▶ _EXTRACTED TEXT_:
Similarly, and as suggested in one of the other issues, using fingerterm to run waydroid session start and waydroid show-full-ui spams the same message in the terminal where show-full-ui is run.

The terminal where waydroid session start is run pops the XDG Session is not "wayland" message. I assume it's benign, but is still worthy of a raised eyebrow. I would appreciate clarification. It would be great to fix the clipboard too, but I assume it's not as simple as installing pyclip and unrelated in any case.

What I tried

Logs

I'm particularly suspicious of this, but I don't know what to do about it:

New background process: pid=13565, output=background
lxc-start: waydroid: utils.c: lxc_can_use_pidfd: 1772 Kernel does not support pidfds
lxc-start: waydroid: utils.c: safe_mount: 1198 Not a directory - Failed to mount "/dev/video" onto "/usr/lib/lxc/rootfs     /dev/video"

▶ _DATASET SECTION_:

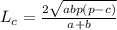 L_c= \frac{2 \sqrt{abp(p-c)} }{a+b}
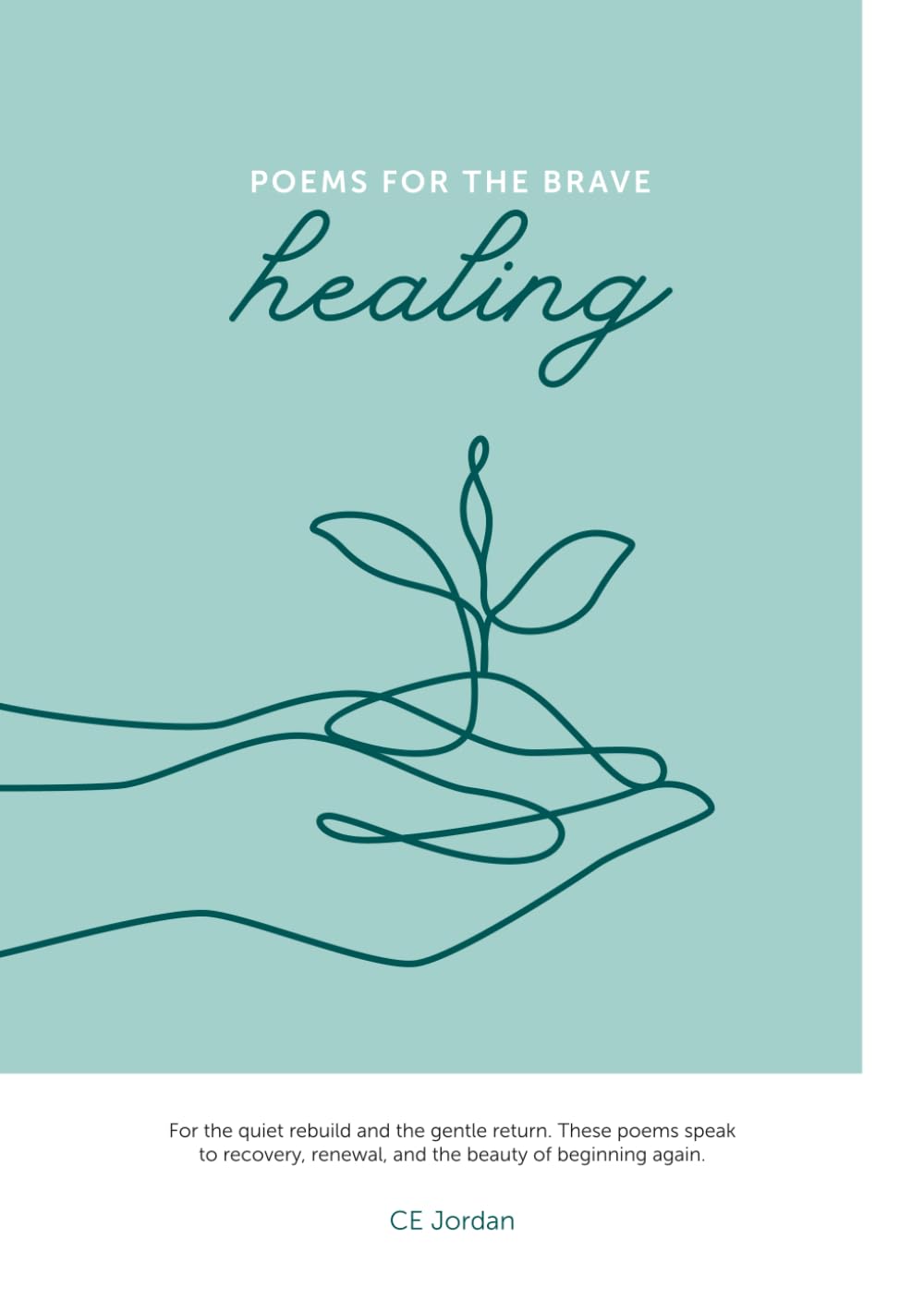 Poems for the Brave: Healing: For the quiet rebuild and the gentle return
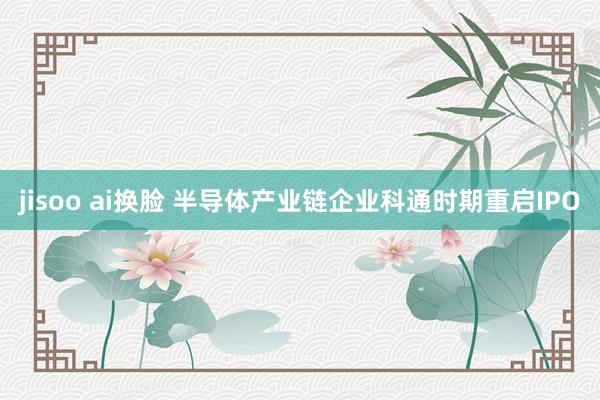jisoo ai换脸 半导体产业链企业科通时期重启IPO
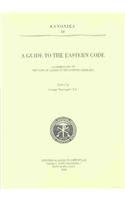 A Guide to the Eastern Code: A Commentary on the Code of Canons of the Eastern Churches (Kanonika), by George Nedungatt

▶ _EXERCISE PROMPT_:
Write out the passage from the Waydroid post that begins with "The terminal where waydroid" and ends with "in any case.".

▶ _RESULT_:
The terminal where waydroid session start is run pops the XDG Session is not "wayland" message. I assume it's benign, but is still worthy of a raised eyebrow. I would appreciate clarification. It would be great to fix the clipboard too, but I assume it's not as simple as installing pyclip and unrelated in any case.